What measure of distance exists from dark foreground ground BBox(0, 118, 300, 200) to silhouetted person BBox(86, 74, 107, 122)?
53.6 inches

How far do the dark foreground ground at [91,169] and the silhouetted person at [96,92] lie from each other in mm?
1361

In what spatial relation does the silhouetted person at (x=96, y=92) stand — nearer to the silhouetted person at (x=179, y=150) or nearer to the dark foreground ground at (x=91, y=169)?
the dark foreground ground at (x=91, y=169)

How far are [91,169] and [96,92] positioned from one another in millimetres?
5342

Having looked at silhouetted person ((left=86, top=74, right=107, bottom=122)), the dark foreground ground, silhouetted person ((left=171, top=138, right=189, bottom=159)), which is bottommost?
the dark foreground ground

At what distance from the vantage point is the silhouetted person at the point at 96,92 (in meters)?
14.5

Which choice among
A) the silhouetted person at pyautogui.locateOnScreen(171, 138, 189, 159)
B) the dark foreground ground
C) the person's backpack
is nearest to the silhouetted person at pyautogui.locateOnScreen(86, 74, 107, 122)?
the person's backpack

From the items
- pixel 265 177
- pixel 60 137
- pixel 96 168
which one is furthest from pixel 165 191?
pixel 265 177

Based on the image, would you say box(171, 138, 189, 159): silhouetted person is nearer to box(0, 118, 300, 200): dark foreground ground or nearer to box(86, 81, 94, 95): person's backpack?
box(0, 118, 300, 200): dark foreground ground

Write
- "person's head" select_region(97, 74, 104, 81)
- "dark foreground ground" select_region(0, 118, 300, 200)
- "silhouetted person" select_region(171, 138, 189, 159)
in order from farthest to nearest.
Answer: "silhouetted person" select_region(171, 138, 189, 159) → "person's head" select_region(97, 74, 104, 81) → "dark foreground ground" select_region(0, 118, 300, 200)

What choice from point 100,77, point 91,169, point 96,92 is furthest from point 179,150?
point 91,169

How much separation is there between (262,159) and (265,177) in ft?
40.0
━━━
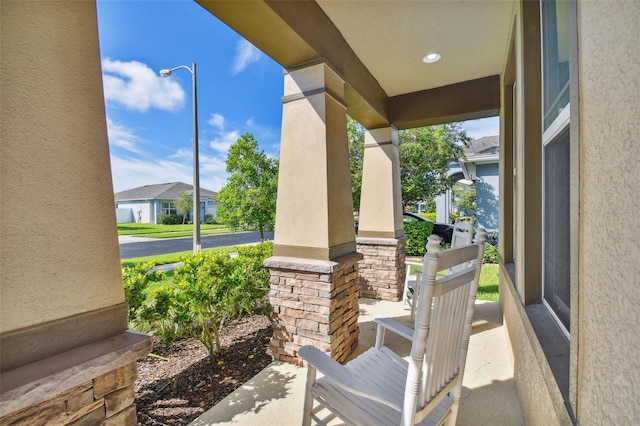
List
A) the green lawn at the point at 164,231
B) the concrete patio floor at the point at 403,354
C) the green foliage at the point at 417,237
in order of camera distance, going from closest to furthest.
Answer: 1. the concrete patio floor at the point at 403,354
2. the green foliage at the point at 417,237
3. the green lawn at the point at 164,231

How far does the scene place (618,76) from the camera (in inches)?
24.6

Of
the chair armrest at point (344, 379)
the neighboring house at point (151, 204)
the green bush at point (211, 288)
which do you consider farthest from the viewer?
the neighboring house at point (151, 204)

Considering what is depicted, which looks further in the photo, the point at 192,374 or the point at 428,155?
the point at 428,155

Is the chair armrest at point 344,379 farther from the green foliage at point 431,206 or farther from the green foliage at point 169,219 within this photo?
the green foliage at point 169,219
━━━
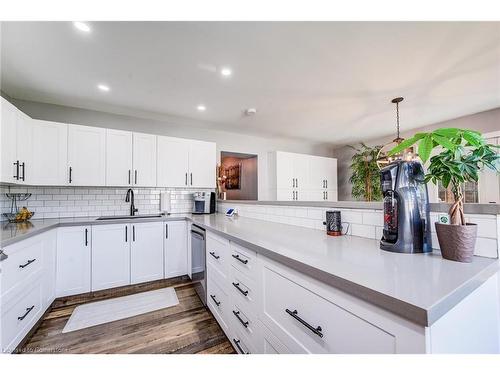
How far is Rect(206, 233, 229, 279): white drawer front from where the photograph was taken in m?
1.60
━━━
JOB — Please pick out each line of the data above that contains the string "pixel" and copy those lines in full.

WRITTEN ANSWER —
- pixel 265 177
- pixel 60 137
- pixel 96 168
which one is furthest from pixel 165 191?
pixel 265 177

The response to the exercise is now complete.